Payments giant Visa is working on a platform that will allow for interoperability between central bank digital currencies (CBDC) and stablecoins, in a move that could revolutionize payments in digital tokens.
Dubbed the Universal Payments Channel, the platform would enable central bank digital currencies to be transferred from one blockchain to another, as well as allowing stablecoins to operate on different blockchains.
In a whitepaper published by the company, Visa said the platform would have an important function at the interface of CBDCs and stablecoins.
“With the innovation of distributed ledger technology (DLT), often known as blockchain technology, there has been significant growth of digital tokens in the form of cryptocurrencies, stablecoins, and central bank digital currencies. As the number of DLT networks increases, each with varying design characteristics, the likelihood that transacting parties are on the same network decreases. Thus, it is crucial to facilitate payments that are universal across networks, scalable to massive loads, and highly available,” according to Visa.
“We envision a future payment network that may be built on top of DLT networks without being subject to their limitations on interoperability, scalability, and availability faced by DLT payment solutions today. Specifically, we propose a hub-and-spoke payment route, referred to here as Universal Payment Channels (UPC), that can be used to support digital token transfers of funds across different networks through payment channels. We further discuss the potential use cases of the UPC technology to support, and not complicate, an already robust digital payment ecosystem. Finally, through the paper, we share some future directions of the UPC technology.”
The system works via a protocol which handles payments through a third party, known as the UPC Hub, which acts as the trusted gateway between the two blockchain ledgers. This will verify the eligibility of each payment, before reflecting the balance accurately across blockchains.
The system comes as a proposed solution from Visa to the issue of interoperability of central bank-backed digital currencies, in a world where many major central banks are already exploring the development of their own CBDCs.
Led by China, which is already in advanced testing of CBDCs, major economies around the world are preparing the groundwork for their own digital currencies, developing technologies and trialing systems.

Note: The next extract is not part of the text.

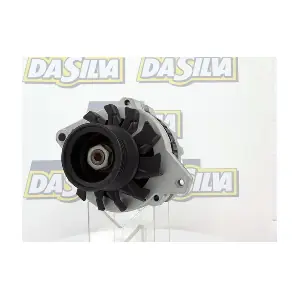 030204 DA SILVA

However, without interoperability between digital currencies, transferring from one central bank ledger to another could prove a challenge.
There had been calls for companies like Visa, as one of the world’s major payment processors, to step forward with a proposed solution.
It comes as blockchain research firm nChain published a new paper on “electronic cashback via retail CBDCs,” setting out how cashback via the blockchain could give central banks another tool for managing inflation.
In the paper published by Dr. Vlad Skovorodov and Dr. Zamid Aligishiev, nChain sets out how CBDCs can provide a “new and more efficient monetary policy toolkit.”
“From an economic perspective, the difference in design between this system of transfers and conventional interest rate policy would sum up to directly shifting demand for goods produced in a given sector (that is in need of an intervention) as opposed to influencing the aggregate demand for all goods,” according to the report.
“Due to the nature of cashbacks payments, such instruments have a lower bound on deflationary policies, not inflationary ones. Thus, it is possible to stimulate economic activity by introducing cashback payments even when interest rates cannot be lowered further.”
nChain is already working on developing systems that would deliver on these objectives and is working closely with the government of Tuvalu in a world-first project of its kind, built on the Bitcoin SV blockchain.